PRF-based MACs use a PRF \(\varPhi :\mathsf {K}\times \mathsf {M}\rightarrow \mathsf {T}\) to define the tagging algorithm. The verification algorithm outputs 1 if \(\varPhi _k(m) = t\), and 0 otherwise. As shown by the following theorem, the insecurity of a PRF-based MAC can be reduced to the insecurity of the PRF, allowing us to focus on \(\varPhi \).

Theorem 1

([2]). Let \(\alpha \) denote the advantage of adversary A in breaking a PRF-based MAC with underlying PRF \(\varPhi \). Say that A makes q tagging queries and v verification queries. Then there exists a PRF-adversary B making \(q+v\) PRF queries such that

$$\begin{aligned} \alpha \le \frac{v}{\left|\mathsf {T}\right|} + \beta \,, \end{aligned}$$
(8)

where \(\beta \) is the advantage of B.

Some PRFs are constructed using a smaller PRP \(E_k:\mathsf {K}\times \mathsf {X}\rightarrow \mathsf {X}\). If \(\varPhi ^{E_k}\) denotes a PRF using \(E_k\), then one can reduce the PRF-advantage of an adversary against \(\varPhi ^{E_k}\) to the PRF-advantage of an adversary against \(\varPhi ^{\pi }\), where \(\pi \) is a URP over \(\mathsf {X}\). The result is well-known, and used, for example, to prove the security of PMAC [7].

Theorem 2

Let \(\alpha \) denote the PRF-advantage of adversary A against \(\varPhi ^{E_k}\). Say that A makes q queries to the PRF. Then there exists a PRF-adversary B against \(\varPhi ^\pi \) making q queries and a PRP-adversary C against E such that

$$\begin{aligned} \alpha \le \beta + \gamma \,, \end{aligned}$$
(9)

where \(\beta \) is the advantage of B and \(\gamma \) is the advantage of C.

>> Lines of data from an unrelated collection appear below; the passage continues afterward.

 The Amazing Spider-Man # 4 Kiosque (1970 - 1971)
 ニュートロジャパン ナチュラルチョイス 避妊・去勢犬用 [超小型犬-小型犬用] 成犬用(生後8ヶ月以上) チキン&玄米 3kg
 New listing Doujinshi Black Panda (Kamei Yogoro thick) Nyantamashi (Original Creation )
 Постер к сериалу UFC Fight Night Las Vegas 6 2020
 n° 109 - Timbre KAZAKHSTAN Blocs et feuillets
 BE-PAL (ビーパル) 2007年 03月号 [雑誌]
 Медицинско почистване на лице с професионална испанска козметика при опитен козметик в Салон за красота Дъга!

The above theorem lets us focus on PRFs built with URPs instead of PRPs.

3 PMAC

PMAC is a PRF-based MAC, which means we can focus on the underlying PRF. Throughout this paper we identify PMAC with its PRF. Furthermore, we focus on PMAC defined with a URP.

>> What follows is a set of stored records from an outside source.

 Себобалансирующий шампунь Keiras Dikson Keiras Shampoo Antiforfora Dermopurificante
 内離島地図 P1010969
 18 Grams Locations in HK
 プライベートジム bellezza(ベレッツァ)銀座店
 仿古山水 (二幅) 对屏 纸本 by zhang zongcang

The original PMAC specifications [7, 19] have as message space the set of arbitrary length strings. Although our results focus on the dependency of PMAC on message length, it will suffice to consider strings with length a multiple of some block size in order to illustrate how the security bounds evolve as a function of message length. With this in mind, we define PHASH, first introduced by Minematsu and Matsushima [15]. Figure 1 depicts a diagram of PHASH.

Definition 2

(PHASH). Let \(\mathsf {X}\) be a finite field of characteristic two with N elements. Let \(\mathsf {M}:=\mathsf {X}^{\le N}\) and let \({\varvec{c}}\in \mathsf {X}^N\) be a sequence containing all elements of \(\mathsf {X}\). Let \(\pi \) be a URP over \(\mathsf {X}\). Let \(\omega = \pi (0)\), then \({PHASH}:\mathsf {M}\rightarrow \mathsf {X}\) is defined to be

$$\begin{aligned} {PHASH}({\varvec{m}}) :=\mathbf{1}\cdot {\widetilde{\pi }\left( {\varvec{m}}+\omega {\varvec{c}}_{\le \ell }\right) }\,, \end{aligned}$$
(10)

where \({\varvec{m}}\) has length \(\ell \).

Fig. 1.
figure 1

PHASH evaluated on a message \(m = (m_1,m_2,m_3,m_4)\).

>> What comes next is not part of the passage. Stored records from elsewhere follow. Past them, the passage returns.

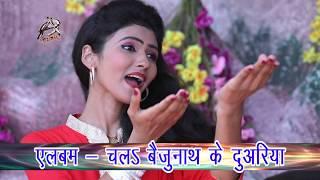 HD-दूजा उज्जवल || बेड़ा परिया ए बालमBeda Pariya Ye Balam || Chala Bejunath Ke Duariya || Duja Ujjwal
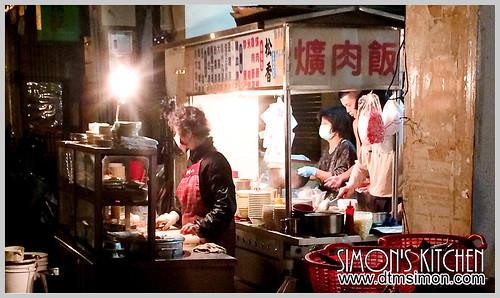 松香爌肉飯02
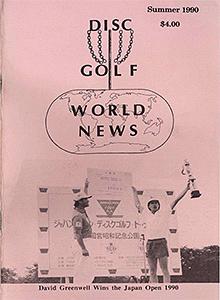 Disc Golf World News v4n2 Summer90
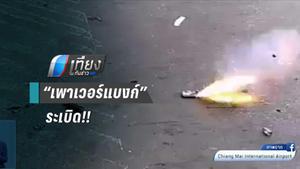 """เตือนภัย! """"เพาเวอร์แบงก์"""" ระเบิดคากระเป๋า กลางสนามบินเชียงใหม่"""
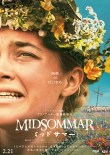 ミッドサマー (2019)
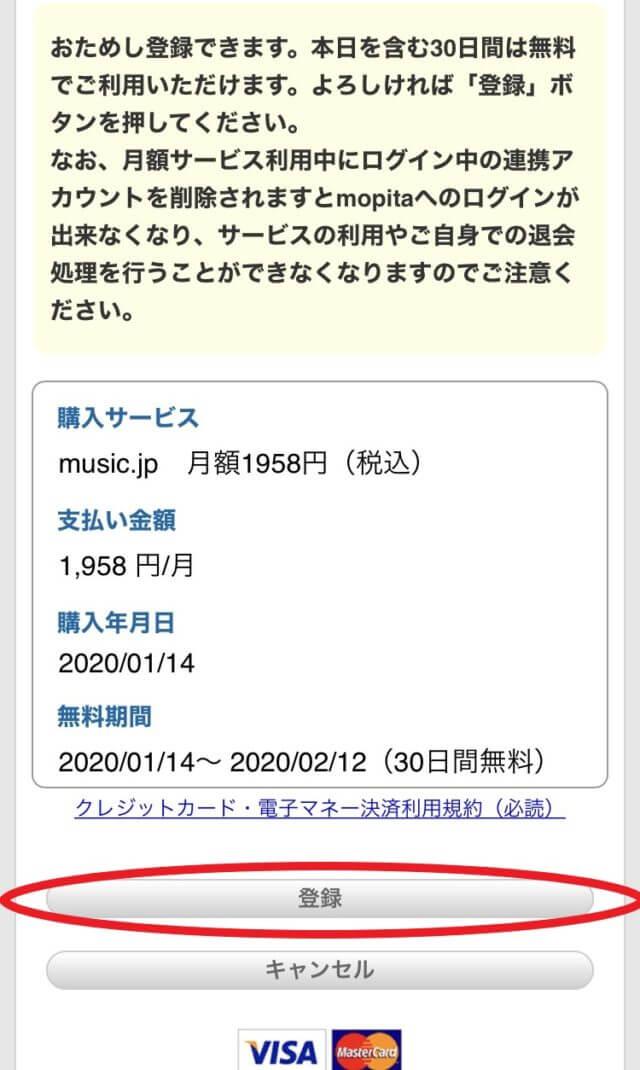最終確認画面が表示される。内容を確認し登録をタップ、登録完了。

PHASH maps messages to a single block. PMAC sends this block through a last transformation, whose output will be the tag. We describe two different generic versions of PMAC, one in which the last transformation is independent of PHASH, and one in which it is not.

Definition 3

(PMAC). Consider \({PHASH}:\mathsf {M}\rightarrow \mathsf {X}\) with URP \(\pi \) and let \(c^*\) denote the last element of \({\varvec{c}}\). If y is the output of PHASH under message \({\varvec{m}}\), PMAC evaluated on \({\varvec{m}}\) is \(\pi (y + c^*\omega )\).

Definition 4

(PMAC*). Consider \({PHASH}:\mathsf {M}\rightarrow \mathsf {X}\) with URP \(\pi \). Let \(\phi :\mathsf {X}\rightarrow \mathsf {X}\) be an independent URF. Then PMAC* is the composition of PHASH with \(\phi \).

Although PMAC* is defined with an independent outer URF instead of a URP, all the results in the paper hold with slight modifications to the bounds if a URP is used.

The two specifications of PMAC define the sequence \({\varvec{c}}\) differently. Our attack against PMAC applies to the specification with Gray codes [7], which we will define in Sect. 6.4. As pointed out by Nandi and Mandal [16], in order to get a PRF-advantage upper bound of the form \(q^2\ell /N\), the only requirement on \({\varvec{c}}\) is that each of its components are distinct.

4 PHASH Collision Probability

Definition 5

The collision probability of PHASH is

$$\begin{aligned} \max _{{\varvec{m}}^1,{\varvec{m}}^2\in \mathsf {M}, {\varvec{m}}^1\ne {\varvec{m}}^2}\mathbf {Pr}_{}\left[ {PHASH}({\varvec{m}}^1) = {PHASH}({\varvec{m}}^2)\right] . \end{aligned}$$
(11)

PHASH’s collision probability is closely linked with the security of PMAC and PMAC*. In particular, if an adversary finds a collision in PHASH, then it is able to distinguish PMAC and PMAC* from a URF. The converse is true for PMAC*, which is a well-known result; see for example Dodis and Pietrzak [9]. Concluding that a distinguishing attack against PMAC results in a collision found for PHASH has not been proven and is outside of the scope of the paper, although we conjecture that the statement holds. In either case, understanding the effect of the message length on PHASH’s collision probability will give us a good understanding of PMAC’s message length dependence.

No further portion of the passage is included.